Most important thing to do when starting a new instrument is to have fun. And playing songs is fun. Guitar is the better instrument to get you to playing songs faster because it is easier to do so. Open chords and simple strumming patterns to songs on guitar will not take as long to learn as those songs on piano would.


Find Out If Playing Guitar is Bad For Your Hands Today


On piano, if you want to learn how to play the chords to songs, you will likely learn your triads first in their initial position starting with the root note. To sound professional, you will need to add a left hand note to it. This will be the bass note or the root note of those chords. If these parts are to be the same even for simple songs, you will need to learn inversions.

If your focus is not on learning songs immediately, and would rather learn music theory, then the piano is best for that.

Is Guitar Harder Than Piano?

Piano is harder than guitar because the difficulty to progress becomes harder as you progress. Guitar has the opposite learning curve. Most people eventually graduate to the medium to advanced level of expertise and spend most of their lives there, the piano is statistically the harder instrument.

Beginner Level

Guitar is technically slightly more difficult to learn in the beginning. This is because there are physical constraints that arise with a beginner guitarist. Physical constraints like fingers hurting or arms becoming sore. It can take a couple months for calluses to form on your fingers and until then, it will hurt when you play guitar. Furthermore, right and left hand coordination is being developed in the beginning stages of guitar.

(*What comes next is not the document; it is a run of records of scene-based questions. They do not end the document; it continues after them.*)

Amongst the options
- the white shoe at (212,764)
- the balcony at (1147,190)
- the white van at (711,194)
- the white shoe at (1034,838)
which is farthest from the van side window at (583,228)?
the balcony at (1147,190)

Your hands are going in opposite motions which will feel unnatural in the beginning.

With piano, these physical constraints are not present at any stage. Piano keys are not made of steel like guitar strings and pressing them down is done with ease. Piano is relatively easy to learn in the beginning as all the notes are presented in a structured way.

Medium to Advanced Level

After the beginning stages, learning piano becomes far more difficult than guitar.

At the advanced level of guitar, most everything you have learned is transposable. The minor pentatonic scale in A minor can be easily played in D minor the exact same way. The CAGED system allows for most chord shapes to be transposed on any key desired. Coordination between the right and left hand has been built and different strumming patterns start to become easier to learn.

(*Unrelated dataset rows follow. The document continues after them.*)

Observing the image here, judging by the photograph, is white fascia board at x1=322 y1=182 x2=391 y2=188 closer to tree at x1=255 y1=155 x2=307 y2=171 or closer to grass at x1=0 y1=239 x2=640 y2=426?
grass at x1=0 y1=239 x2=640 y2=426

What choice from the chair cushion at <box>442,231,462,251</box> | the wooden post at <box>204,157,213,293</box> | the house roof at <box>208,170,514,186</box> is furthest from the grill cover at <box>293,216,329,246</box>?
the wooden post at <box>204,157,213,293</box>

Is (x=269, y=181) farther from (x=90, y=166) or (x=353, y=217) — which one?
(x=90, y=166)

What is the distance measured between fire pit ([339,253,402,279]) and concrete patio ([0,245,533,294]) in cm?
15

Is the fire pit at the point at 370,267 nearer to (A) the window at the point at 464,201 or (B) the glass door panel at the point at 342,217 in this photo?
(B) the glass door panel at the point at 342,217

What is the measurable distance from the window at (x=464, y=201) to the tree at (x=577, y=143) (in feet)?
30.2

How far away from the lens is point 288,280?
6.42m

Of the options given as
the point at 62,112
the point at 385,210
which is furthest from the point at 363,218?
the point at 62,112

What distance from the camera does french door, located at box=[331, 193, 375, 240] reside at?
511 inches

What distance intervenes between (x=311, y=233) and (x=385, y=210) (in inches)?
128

“The guitar is instantly transposable. The guitar has this transposable geometry where you learn a scale here and just move it up to a key. A piano becomes relative to the sharps and flats, you can’t put a capo on a piano.”

John Mayer, Charlie Rose Interview

Achieving this higher level of playing is harder for piano than guitar because the piano needs to play four different parts at the same time, for advanced playing. These parts are the soprano, alto, bass, and tenor. The guitar only has one part.

The piano is also much more sensitive and delicate. Pressing a key too hard can ruin a song, an effect that is not as permeable with guitar.


Discover How Many Guitarists There Are in The World


As mentioned above, a guitars chords and scales can be moved up and down the neck to the desired key. With piano, each note only occurs in one place. More chords and voicings are needed to be learned to play at a higher level.

Is Guitar or Piano More Fun?

Guitar is more fun to play. With bends, hammer-ons, and fast licks that mimic your idols, guitar becomes the instrument that most gravitate towards because of how fun it is to play and listen to. A guitar is easily maneuverable, allowing you to play standing up and moving around the room. Getting your body involved in your playing (just rocking) is extremely fun to do and is something the piano does not offer.

Of course, this is an extremely bias and personal question to bring up, but it does get asked a lot. Being a guitarist first and foremost and a pianist second, I had to side with the guitar as the more fun instrument.

That being said, there is an image problem with the piano, especially keyboards. Not many want to be the pianist in a rock band if deciding over the other instruments. This image problem does not exist with the guitar. Guitar is often seen as the quintessential “cool” instrument.